Significance and Use
4.1 The demonstration that a method of analysis is fit for its intended purpose and application is done through method characterization and validation.
4.2 Resulting SOPs should be reproducible under the same conditions by a different analyst working in a different laboratory.
4.3 Test methods are designed to assess one or more of the following product attributes: identity, strength or concentration, quality, and purity.
4.4 The steps of this practice contain the basic procedures for performing a TMC, a TMV, and a TMT. It is not imperative that each procedural step be followed in the designated order, but the ordered sequence is a logical progression of the steps for performing a TMC, a TMV, and a TMT.
1.1 The quality, efficacy, and safety of cannabis and products containing cannabis extracts shall be evaluated by validated testing methodologies used by trained staffed utilizing qualified instruments and/or materials.

Prompt 1: In the Significance and Use text, which product attributes are test methods designed to assess?
Prompt 2: Write the next part of the Significance and Use text, picking up after its final sentence.

Dataset content:
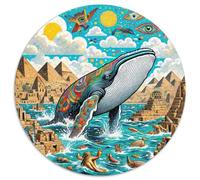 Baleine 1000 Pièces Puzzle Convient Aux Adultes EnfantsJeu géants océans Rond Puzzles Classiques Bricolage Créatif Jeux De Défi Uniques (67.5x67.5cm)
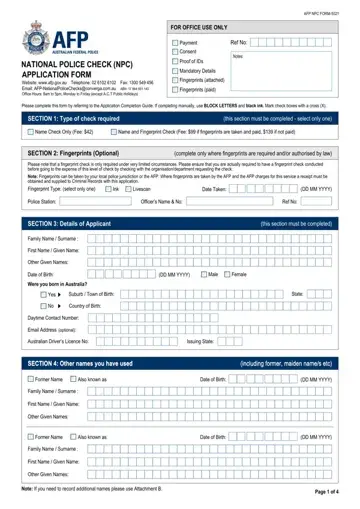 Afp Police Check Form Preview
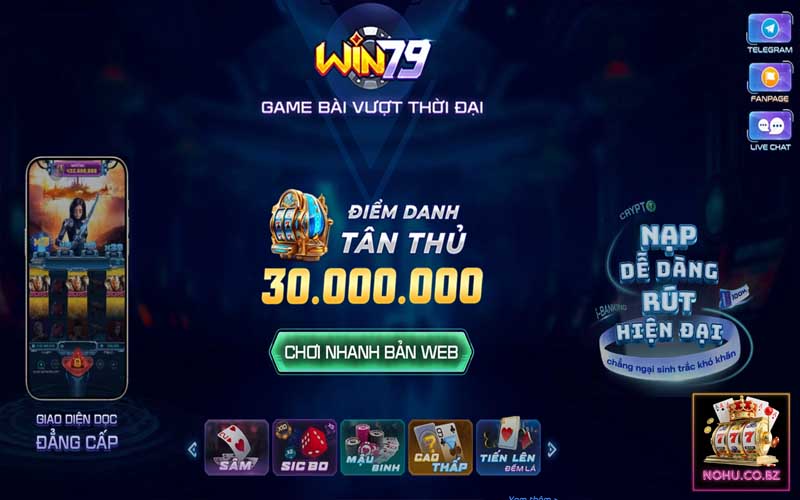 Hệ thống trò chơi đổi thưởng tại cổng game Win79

Response box 1: Identity, strength or concentration, quality, and purity.

Response box 2:
1.2 This practice provides the cannabis industry with guidance for the development and validation of testing methods that adequately evaluate cannabis and products containing cannabis extracts for quality, efficacy, and consumer health safety in the absence of validated methods from agencies. This includes, but is not limited to, the potency of active substances and adulteration, including impurities stemming from potential adulteration during agricultural or manufacturing processes or both (for example, pesticides, residual solvents, and the presence of fungus and microorganisms) before product approval and release for use. Depending on the methodology and precision and accuracy required, these methods may be both qualitative or quantitative.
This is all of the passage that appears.